The 1983–84 OJHL season is the 12th season of the Ontario Junior Hockey League (OJHL). The eight teams of the league played a 42-game season. The all eight teams made the playoffs.

The winner of the OJHL playoffs, the Orillia Travelways, won the OHA Buckland Cup and then the Dudley Hewitt Cup as Central Canadian champions. In 1984, the Callaghan Cup champion from the east did not compete in the National playdowns, so the Travelways gained a direct berth into the 1984 Centennial Cup.
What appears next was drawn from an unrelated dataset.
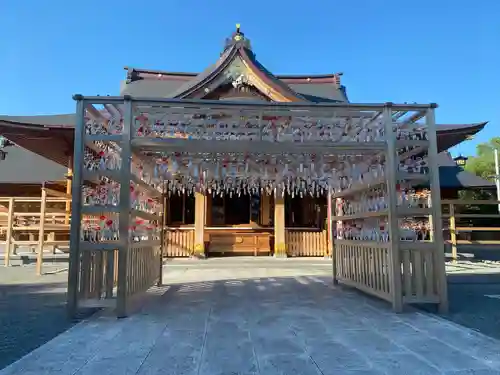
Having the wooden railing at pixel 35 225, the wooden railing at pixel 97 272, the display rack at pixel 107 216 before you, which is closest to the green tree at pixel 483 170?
the display rack at pixel 107 216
The Travelways failed to win the Centennial Cup.

Changes
OJHL reverts from two-division system to a single, non-partitioned standings.
Richmond Hill Rams become the Richmond Hill Dynes.
Cambridge Winterhawks leave OJHL for MWJHL.

Final standings
Note: GP = Games played; W = Wins; L = Losses; OTL = Overtime losses; SL = Shootout losses; GF = Goals for; GA = Goals against; PTS = Points; x = clinched playoff berth; y = clinched division title; z = clinched conference title

1983-84 OJHL Playoffs

Quarter-final
Dixie Beehives defeated Aurora Tigers 4-games-to-none
Orillia Travelways defeated Markham Waxers 4-games-to-none
North York Rangers defeated Richmond Hill Rams 4-games-to-2
Newmarket Flyers defeated Hamilton Mountain A's 4-games-to-none
Semi-final
Orillia Travelways defeated North York Rangers 4-games-to-none
Dixie Beehives defeated Newmarket Flyers 4-games-to-3
Final
Orillia Travelways defeated Dixie Beehives 4-games-to-1

OHA Buckland Cup Championship
The 1984 Buckland Cup was a best-of-5 series between the Rayside-Balfour Canadians (NOJHL) and the Orillia Travelways.  The winner moved on to the 1984 Dudley Hewitt Cup.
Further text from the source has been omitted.